WESTBROOK – The only thing missing from the exterior photos of this very cool house is maybe a new Opel GT or a Ford Torino in the carport. Those models were introduced in 1968, the year this home was built; and one can imagine that its (locally) novel design must have attracted a fair amount of comment in this pleasant neighborhood of mostly older homes.

Today, the property is still commanding attention. It hit the market and the MLS in late afternoon on Sunday, April 12, and within an hour a broker was urgently requesting a showing. Seeing the property that evening, the broker’s client made an offer.

So did five other buyers who saw the house in the next two days. Others who attended the 20 showings did not submit offers because the house was as good as sold.

Why the fuss? As always, asking price – just $175,000 – was a huge factor, as was the location/neighborhood.

But above all, the home’s period character drew buyers, said Diane Maines, marketing director for listing brokers Jason Miller and Bridget King of The Maine Real Estate Network.

“On the West Coast, this style of house – called ‘mid-century-modern’ – has been increasingly popular the past few years,” Maines said.

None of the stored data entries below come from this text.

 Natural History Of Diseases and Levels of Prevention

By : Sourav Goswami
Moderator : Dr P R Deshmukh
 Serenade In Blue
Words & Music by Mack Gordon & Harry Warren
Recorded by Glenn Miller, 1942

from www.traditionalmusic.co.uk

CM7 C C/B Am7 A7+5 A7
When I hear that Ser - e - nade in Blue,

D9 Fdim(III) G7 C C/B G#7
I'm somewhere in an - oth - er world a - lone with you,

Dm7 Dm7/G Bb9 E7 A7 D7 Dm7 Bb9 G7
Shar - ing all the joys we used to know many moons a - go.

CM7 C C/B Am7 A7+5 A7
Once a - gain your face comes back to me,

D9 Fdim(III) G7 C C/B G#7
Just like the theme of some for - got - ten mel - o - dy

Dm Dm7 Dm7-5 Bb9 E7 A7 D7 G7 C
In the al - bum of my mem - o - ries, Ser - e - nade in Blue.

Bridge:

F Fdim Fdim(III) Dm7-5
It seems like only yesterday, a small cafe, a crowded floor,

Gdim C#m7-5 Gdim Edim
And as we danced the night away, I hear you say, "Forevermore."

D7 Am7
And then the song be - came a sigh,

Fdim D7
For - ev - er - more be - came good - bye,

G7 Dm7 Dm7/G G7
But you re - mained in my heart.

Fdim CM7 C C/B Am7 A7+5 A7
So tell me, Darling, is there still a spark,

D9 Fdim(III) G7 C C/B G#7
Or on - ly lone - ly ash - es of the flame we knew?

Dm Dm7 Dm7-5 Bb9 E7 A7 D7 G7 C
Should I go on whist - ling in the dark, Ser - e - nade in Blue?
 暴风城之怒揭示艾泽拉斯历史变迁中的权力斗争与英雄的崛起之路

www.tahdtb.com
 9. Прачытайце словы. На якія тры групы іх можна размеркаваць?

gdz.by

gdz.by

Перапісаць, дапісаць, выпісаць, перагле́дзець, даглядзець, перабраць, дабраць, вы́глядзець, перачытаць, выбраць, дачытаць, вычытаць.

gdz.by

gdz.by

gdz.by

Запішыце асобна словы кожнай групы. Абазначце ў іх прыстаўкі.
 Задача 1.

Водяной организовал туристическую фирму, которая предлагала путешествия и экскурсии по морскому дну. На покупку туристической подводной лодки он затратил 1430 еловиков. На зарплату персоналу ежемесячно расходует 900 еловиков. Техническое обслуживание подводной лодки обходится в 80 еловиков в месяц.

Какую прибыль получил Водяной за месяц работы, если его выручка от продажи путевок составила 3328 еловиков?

“But in Maine, the phenomenon is relatively new, and of course there is very little inventory in this style and with the same kind of retro appeal.”

Enhancing that appeal is the home’s condition, Maines emphasized.

“We see so many older homes to which successive owners have made big changes over the years. This is a rare example of a (three-owner) vintage home that’s been very well preserved as well as maintained, exactly as it was designed and built. The only exception would be kitchen appliances that have needed to be replaced.

“Not that long ago, people would have dismissed the house as dated. Now, tons of people gravitate to the retro charm.”

As examples, Maines points to the Chiclets-size tiles in the main-level full bath and the kitchen and laundry room backsplashes, all in pristine condition. There’s a wonderful variety of light fixtures. Woodwork is high-grade (as is even the faux-wood paneling) and unblemished by day-to-day family life; closet doors are as unmarked as the ceiling beams. Rugs, too, are spotless.

The first floor of the 1,638-square-foot home provides two bedrooms (note the lighted, cedar, triple-closet in the master); bath; laundry;  and an open-plan main living area that extends from kitchen through dining and living spaces, all extra-bright thanks to large windows and southeasterly orientation. Look closely and you can see glitter amid the patterns of the textured ceiling.

Most of the daylight downstairs is finished as a guest suite: bedroom, bath, and a big, open living/entertaining room with bar and built-ins and kitchenette. And paneling.

For now, anyway, fabric decor is perfectly suited to the era. Efficiency, in the form of a newer Buderus boiler and a new, rubberized roof, has moved into the 21st century.

The 10,000-square-foot lot features mature shrubs including hollies; a great, stone fireplace for cooking, out back; and a large shed for storing mower and other garden tools.

Next door at the corner, a double lot’s expanse of lawn provides a wonderful green buffer. Exactly as it has done since 1968.